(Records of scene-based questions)
___

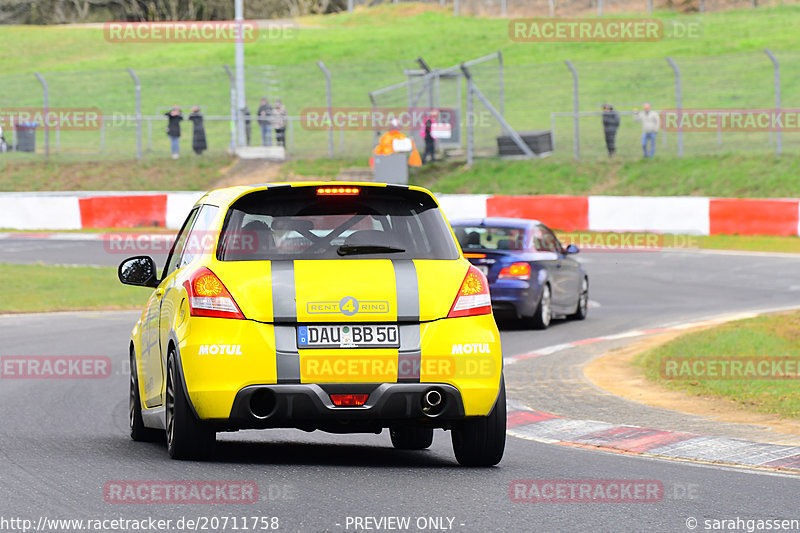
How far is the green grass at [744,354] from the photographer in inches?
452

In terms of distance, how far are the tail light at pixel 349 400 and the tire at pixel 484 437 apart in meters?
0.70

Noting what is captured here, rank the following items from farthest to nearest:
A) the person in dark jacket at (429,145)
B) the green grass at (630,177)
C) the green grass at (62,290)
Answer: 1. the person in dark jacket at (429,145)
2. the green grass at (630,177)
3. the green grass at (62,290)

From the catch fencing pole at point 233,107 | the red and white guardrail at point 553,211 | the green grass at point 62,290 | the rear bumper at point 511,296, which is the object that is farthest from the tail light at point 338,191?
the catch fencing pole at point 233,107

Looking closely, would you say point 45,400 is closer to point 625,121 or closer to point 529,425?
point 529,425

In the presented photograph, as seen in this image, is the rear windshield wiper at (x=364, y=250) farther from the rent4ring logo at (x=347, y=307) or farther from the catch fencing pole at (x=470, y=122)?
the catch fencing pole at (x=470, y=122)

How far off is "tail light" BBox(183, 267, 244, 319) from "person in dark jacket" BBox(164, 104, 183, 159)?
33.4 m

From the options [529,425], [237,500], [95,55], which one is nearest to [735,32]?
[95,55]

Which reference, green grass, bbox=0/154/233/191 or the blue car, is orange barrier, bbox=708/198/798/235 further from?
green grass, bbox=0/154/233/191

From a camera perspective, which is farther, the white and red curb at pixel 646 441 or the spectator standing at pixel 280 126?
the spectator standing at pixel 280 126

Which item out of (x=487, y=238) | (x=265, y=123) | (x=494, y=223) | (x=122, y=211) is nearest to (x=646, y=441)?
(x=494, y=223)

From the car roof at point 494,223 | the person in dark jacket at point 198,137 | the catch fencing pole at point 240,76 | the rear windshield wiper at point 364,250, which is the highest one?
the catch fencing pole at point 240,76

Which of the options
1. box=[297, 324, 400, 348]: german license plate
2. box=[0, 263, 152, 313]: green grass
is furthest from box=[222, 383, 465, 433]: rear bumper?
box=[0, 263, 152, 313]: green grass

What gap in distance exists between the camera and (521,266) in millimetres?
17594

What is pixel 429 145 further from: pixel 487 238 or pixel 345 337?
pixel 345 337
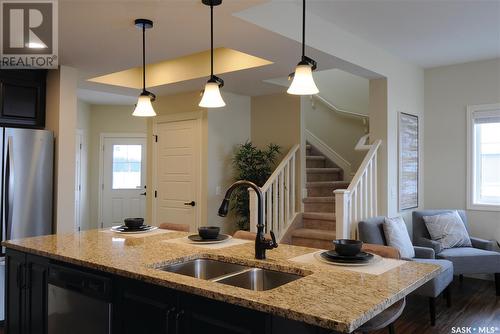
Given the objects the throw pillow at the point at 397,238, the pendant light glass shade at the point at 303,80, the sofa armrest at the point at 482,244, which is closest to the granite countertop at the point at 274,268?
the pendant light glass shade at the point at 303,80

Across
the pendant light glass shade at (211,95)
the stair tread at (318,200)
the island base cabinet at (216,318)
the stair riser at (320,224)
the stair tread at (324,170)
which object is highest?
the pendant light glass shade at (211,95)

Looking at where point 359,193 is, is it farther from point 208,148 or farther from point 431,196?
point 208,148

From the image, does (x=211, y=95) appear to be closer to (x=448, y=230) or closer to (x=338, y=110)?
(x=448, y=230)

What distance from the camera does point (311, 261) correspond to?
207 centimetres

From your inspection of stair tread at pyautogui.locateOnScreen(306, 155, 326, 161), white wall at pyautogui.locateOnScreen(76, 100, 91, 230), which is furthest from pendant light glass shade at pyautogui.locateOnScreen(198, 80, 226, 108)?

___

**What is being asked:** Rewrite the part of the data that opens with the line containing "Which of the options" and closes with the line containing "207 centimetres" as a Markdown table with the columns Row and Data line. Give each nonblank line its own numbered row, skipping blank lines and leaving the pictures out.

**Correct result:**
| Row | Data line |
|---|---|
| 1 | Which of the options |
| 2 | 1. box=[297, 324, 400, 348]: german license plate |
| 3 | 2. box=[0, 263, 152, 313]: green grass |
| 4 | is furthest from box=[222, 383, 465, 433]: rear bumper? |
| 5 | box=[0, 263, 152, 313]: green grass |
| 6 | What gap in distance exists between the camera and (521,266) in millimetres? |
| 7 | 17594 |
| 8 | What is pixel 429 145 further from: pixel 487 238 or pixel 345 337? |
| 9 | pixel 345 337 |
| 10 | Given the objects the throw pillow at the point at 397,238, the pendant light glass shade at the point at 303,80, the sofa armrest at the point at 482,244, which is closest to the granite countertop at the point at 274,268? |
| 11 | the pendant light glass shade at the point at 303,80 |
| 12 | Across |
| 13 | the pendant light glass shade at (211,95) |
| 14 | the stair tread at (318,200) |
| 15 | the island base cabinet at (216,318) |
| 16 | the stair riser at (320,224) |
| 17 | the stair tread at (324,170) |
| 18 | which object is highest? |
| 19 | the pendant light glass shade at (211,95) |
| 20 | Looking at where point 359,193 is, is it farther from point 208,148 or farther from point 431,196? |
| 21 | point 208,148 |
| 22 | From the image, does (x=211, y=95) appear to be closer to (x=448, y=230) or closer to (x=338, y=110)? |
| 23 | (x=448, y=230) |
| 24 | What distance from the camera does point (311, 261) correspond to? |
| 25 | 207 centimetres |